Setze den folgenden Text über die Psychiatrie und ihren politischen Missbrauch im Anschluss an seinen letzten Satz fort.

═════ LESETEXT ═════

Die Psychiatrie wurde von Diktatoren und Autokraten oft und gern benutzt, um missliebige Menschen auszuschalten. Ob man die Sowjetunion unter Stalin, den Nationalsozialismus in Deutschland oder andere Systeme betrachtet: Politische Gegner wurden oft als psychisch krank bezeichnet und weggesperrt.
Momentan erlebt dieser Missbrauch auch in den USA ein Revival. Im Senat des Bundesstaates Minnesota haben die Republikaner einen Gesetzentwurf eingebracht, mit dem Ziel, das „Trump Derangement Syndrome“ (TDS) als Geisteskrankheit zu definieren. Das TDS definieren sie als: „das akute Auftreten von Paranoia bei ansonsten normalen Menschen als Reaktion auf die Politik und Präsidentschaft von Präsident Donald J. Trump“. So zu lesen bei CBS News und anderen.
Keine Frage: Davon sind wir in Deutschland weit entfernt, die Einleitung dient ausschließlich zur Verdeutlichung des Problems. Wir haben aber einen Carsten Linnemann, seines Zeichens Generalsekretär der CDU. Der fordert ein „Register für psychisch auffällige Menschen“ und wir haben Landesregierungen und Sicherheitsbehörden, welche die Thiel-Software Palantir einführen wollen. Wenn man sie fragt, wissen sie allerdings nichts.
Beginnen wir mit einer kurzen Betrachtung zur Lage.
Stand der psychiatrischen Versorgung in Deutschland
Die psychiatrische und psychotherapeutische Versorgung in Deutschland lässt, vorsichtig formuliert, stark zu wünschen übrig. Das stellte auch der Gesundheitsausschuss des Bundestages, im Januar 2024, unter dem Titel „Großer Bedarf in der psychiatrischen Versorgung“, fest und forderte eine Reform. Einige der Kernpunkte der Forderungen waren: mehr Personal, mehr Prävention, flexible Behandlung, ausreichende Kapazitäten für die ambulante Behandlung nach Krankenhausaufenthalten, die Liste ließe sich fortsetzen.
Dazu kommt erschwerend, dass viele Menschen Hemmungen haben, sich bei psychischen Problemen Hilfe zu suchen. „Psychische Probleme sind nach wie vor ein Tabuthema in Deutschland“, führt die Stiftung Gesundheitswissen, laut Süddeutscher Zeitung, dazu aus. Sie befürchten Stigmatisierung, berufliche und soziale Nachteile.
Zur mangelhaften psychiatrischen Versorgung kommt also noch die Angst vor der Suche nach professioneller Hilfe.
Soweit die Einleitung.

═════ AUFGELISTETE ZEILEN ═════

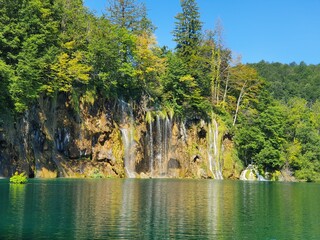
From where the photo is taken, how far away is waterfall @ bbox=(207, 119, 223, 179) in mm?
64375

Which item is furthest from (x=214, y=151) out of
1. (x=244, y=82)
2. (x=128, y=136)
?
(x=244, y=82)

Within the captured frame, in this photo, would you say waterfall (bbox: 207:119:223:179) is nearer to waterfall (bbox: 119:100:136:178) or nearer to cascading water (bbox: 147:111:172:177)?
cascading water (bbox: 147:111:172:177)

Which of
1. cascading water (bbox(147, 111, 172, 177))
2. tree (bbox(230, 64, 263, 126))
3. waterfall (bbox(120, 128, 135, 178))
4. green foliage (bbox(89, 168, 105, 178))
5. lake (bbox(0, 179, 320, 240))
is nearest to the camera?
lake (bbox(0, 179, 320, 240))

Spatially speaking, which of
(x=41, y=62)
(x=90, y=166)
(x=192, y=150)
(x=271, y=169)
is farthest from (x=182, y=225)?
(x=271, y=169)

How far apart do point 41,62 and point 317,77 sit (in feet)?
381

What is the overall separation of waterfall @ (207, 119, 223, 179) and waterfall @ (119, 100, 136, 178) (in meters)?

═════
═════ AUFGELISTETE ZEILEN ═════

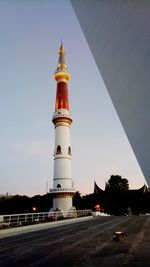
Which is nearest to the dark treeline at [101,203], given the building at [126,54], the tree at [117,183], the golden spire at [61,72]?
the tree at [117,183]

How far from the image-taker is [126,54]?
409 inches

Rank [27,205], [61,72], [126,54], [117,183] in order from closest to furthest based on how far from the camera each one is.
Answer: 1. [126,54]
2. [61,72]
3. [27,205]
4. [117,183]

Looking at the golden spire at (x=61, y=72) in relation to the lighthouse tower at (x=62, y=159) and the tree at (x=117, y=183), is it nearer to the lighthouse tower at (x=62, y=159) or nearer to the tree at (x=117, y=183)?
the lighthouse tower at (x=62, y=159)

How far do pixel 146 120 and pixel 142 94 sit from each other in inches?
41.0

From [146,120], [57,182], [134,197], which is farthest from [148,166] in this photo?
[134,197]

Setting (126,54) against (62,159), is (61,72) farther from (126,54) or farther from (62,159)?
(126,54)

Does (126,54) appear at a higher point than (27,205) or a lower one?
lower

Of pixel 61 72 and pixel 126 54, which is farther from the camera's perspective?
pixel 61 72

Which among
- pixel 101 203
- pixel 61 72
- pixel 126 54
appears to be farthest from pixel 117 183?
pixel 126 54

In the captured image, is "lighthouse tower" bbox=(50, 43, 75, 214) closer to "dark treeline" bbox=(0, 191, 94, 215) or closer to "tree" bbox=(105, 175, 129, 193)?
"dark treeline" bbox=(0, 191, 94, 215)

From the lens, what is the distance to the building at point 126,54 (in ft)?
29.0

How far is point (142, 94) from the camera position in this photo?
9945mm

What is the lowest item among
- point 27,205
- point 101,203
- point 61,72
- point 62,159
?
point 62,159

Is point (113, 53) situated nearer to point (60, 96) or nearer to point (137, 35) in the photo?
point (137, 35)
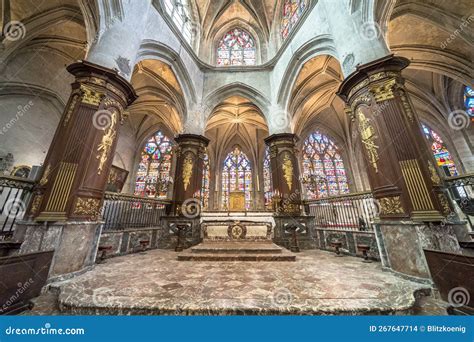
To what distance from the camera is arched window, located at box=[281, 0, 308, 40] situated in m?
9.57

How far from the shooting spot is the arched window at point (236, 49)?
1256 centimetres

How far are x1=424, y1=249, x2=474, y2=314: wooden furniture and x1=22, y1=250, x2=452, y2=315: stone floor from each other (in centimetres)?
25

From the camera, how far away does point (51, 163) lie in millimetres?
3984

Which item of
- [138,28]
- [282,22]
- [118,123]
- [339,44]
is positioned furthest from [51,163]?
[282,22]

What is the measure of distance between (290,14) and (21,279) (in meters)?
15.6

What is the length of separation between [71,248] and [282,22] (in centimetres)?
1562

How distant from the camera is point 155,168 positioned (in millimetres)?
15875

═════
═════ AUFGELISTETE ZEILEN ═════

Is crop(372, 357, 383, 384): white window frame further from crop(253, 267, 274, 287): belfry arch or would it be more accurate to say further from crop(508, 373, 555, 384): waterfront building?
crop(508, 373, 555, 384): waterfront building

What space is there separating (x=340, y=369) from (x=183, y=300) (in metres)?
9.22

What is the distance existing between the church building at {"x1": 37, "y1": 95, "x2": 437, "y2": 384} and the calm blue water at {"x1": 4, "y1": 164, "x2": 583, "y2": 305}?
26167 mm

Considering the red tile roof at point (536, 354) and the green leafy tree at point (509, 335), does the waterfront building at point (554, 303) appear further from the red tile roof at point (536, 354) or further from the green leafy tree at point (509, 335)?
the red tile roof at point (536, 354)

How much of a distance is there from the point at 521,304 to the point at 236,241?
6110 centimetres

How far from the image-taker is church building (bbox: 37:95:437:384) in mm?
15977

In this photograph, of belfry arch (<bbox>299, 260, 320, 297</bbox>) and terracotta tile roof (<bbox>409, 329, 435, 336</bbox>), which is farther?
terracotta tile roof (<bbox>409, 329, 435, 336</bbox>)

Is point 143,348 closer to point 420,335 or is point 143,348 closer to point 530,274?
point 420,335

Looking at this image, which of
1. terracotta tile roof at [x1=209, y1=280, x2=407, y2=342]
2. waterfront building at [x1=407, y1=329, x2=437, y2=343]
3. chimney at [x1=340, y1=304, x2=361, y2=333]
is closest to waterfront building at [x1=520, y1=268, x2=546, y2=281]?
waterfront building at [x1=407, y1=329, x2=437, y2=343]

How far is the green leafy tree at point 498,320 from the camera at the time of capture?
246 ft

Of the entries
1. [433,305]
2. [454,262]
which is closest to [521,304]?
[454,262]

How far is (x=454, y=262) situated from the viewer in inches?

═════

ERGEBNIS DER ÜBUNG:
Was ist in Hessen los?
Unter dem Titel: „Hessen stärkt psychische Gesundheit und Sicherheit“ lobpreist die hessische CDU den Entwurf des „Zweites Gesetz zur Änderung des Psychisch-Kranken-Hilfe-Gesetzes (PsychKHG)“, der gemeinsam mit der SPD eingebracht wurde.
Gehen wir in den Originaltext, da steht als Änderung zu § 1 folgendes:
„Eine psychische Störung im Sinne dieses Gesetzes ist auch eine mit dem Verlust der Selbstkontrolle einhergehende Abhängigkeit von Suchtstoffen.“
Was hier neu sein soll, wird nicht verständlich formuliert. Im Kodiersystem ICD-10-GM Version 2025, ist das im Kapitel 5 „Psychische und Verhaltensstörungen durch psychotrope Substanzen“ unter „Abhängigkeitssyndrom“ bereits definiert. Dort steht als Erstes der chronische Alkoholismus, es folgen Dipsomanie (periodisches Auftreten von Trunksucht) und die nicht näher bezeichnete Drogensucht. Diese Definition entspricht der im Text des Gesetzentwurfes.
Im bisherigen PsychKHG § 1 heißt es: „… die infolge einer psychischen Störung funktionseingeschränkt, krank oder behindert sind oder bei denen Anzeichen für eine solche Funktionseinschränkung, Krankheit oder Behinderung bestehen.“
Warum sollen also die Suchterkrankungen nochmals separat hervorgehoben werden? Das erschließt sich nicht.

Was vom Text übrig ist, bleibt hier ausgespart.